Mohammad Imran Khan has been selected for the Fulbright International Teacher Award 2022-23. This award is furnished by the US Government to 50 teachers around the world.

===Bhamashah Award===
Imran Khan was nominated for state-level Bhamashah award for giving up the copyright to 60 of his mobile apps on education and gifted the same to HRD ministry. The total estimated value of his apps are Rs 3.32 crores. Education Minister of Rajasthan Mr. Vasudev Devanani with Chairman of state assembly Mr. Kailash Meghwal awarded him in Birla Auditorium on 28 June 2016.

===National ICT Award 2016===
Imran Khan is awarded by National ICT Award 2016 for his ICT activities in Education by President of India in Vigyan Bhawan on Teachers Day 5 September 2017.

===National Award to Teachers 2018===
Imran Khan selected for National Award to Teachers 2017 by Govt of India for his innovative activities in Education. He was felicitated by Vice President of India in Vigyan Bhawan on Teachers Day 5 September 2018. Imran Khan devoted this Award to Students studying in Government schools of India.

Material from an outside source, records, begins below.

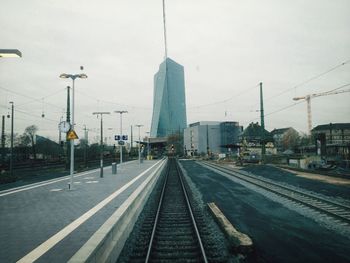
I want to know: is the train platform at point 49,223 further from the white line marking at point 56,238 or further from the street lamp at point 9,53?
the street lamp at point 9,53

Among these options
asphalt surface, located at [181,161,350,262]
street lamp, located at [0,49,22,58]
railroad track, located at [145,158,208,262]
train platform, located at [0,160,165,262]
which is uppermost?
street lamp, located at [0,49,22,58]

===Jamnalal Bajaj Award===
Imran Khan was awarded by Jamnalal Bajaj Award 2019 for Outstanding Contribution in Application of Science & Technology for Rural Development. Foundation commemorates the birth anniversary of Shri Jamnalal Bajaj every year. As a tribute to the great man on this special occasion, the Foundation felicitated achievers in the field of humanitarian activities and Gandhian constructive programmes by presenting them with a Citation, a Trophy and a Prize amount of INR 10,00,000/- in each category. The Foundation continues to serve the ideals to which Shri Jamnalalji was dedicatedly been involved during his lifetime.

===Fulbright Distinguished Awards in Teaching Program for International Teachers 2022-23===
Mohammad Imran Khan has been selected for the Fulbright International Teacher Award 2022-23. This award is furnished by the US Government.

=== Global Teacher Prize 2025 ===
Mohammad Imran khan was shortlisted for Global Teacher Prize 2025 for transforming rural education.

==Other works==
===Member of the technical advisory of NIELIT under the Ministry of Electronics and Information Technology===
Union minister of state for law & Justice, electronics & IT P P Chaudhary has hired Mohammad Imran Khan as member of the technical advisory of an institute under the Ministry of Electronics and Information Technology (MeitY) to take this initiative forward. His services will benefit the National Institute of Electronics and Information Technology (NIELIT), the Human Resources Development (HRD) arm of the MeitY, which has decided to develop mobile applications for its wide range of services and courses.

===Speech in LBSNAA ===
Imran Khan was invited by Lal Bahadur Shastri National Academy of Administration (LBSNAA) to address trainee IAS Officers of 2017 and 2018 batch. His topic of talk was Innovations.

===TEDx Talk===
Imran Khan joined TEDxRTU as speaker on 17 March 2018 at UIT Auditorium, Kota (Rajasthan).

===Devvani App===
Appguru Imran Khan created Devvani app for Sanskrit education, Chief Minister of Rajasthan e-launched the app. App contains e-content for self learning in form of Videos and topic wise Quizzes for class 3 to 12.
To support students during the pandemic, Khan created a dedicated app for the Sanskrit Language. The app contains e-content in form of videos and quizzes for class 3 to 12 students.

===Apps for Indian Education===
Imran Khan developed PRASHAST App for Disability Screening for CIET-NCERT. It is a Disability Screening Checklist for Schools’ booklet and mobile app that covers 21 disabilities, including the benchmark disabilities as per the RPwD Act 2016. And, Geervani App for College students of Rajasthan Sanskrit Education, which is launched by Education Minister Dr. Bulaki Das Kalla.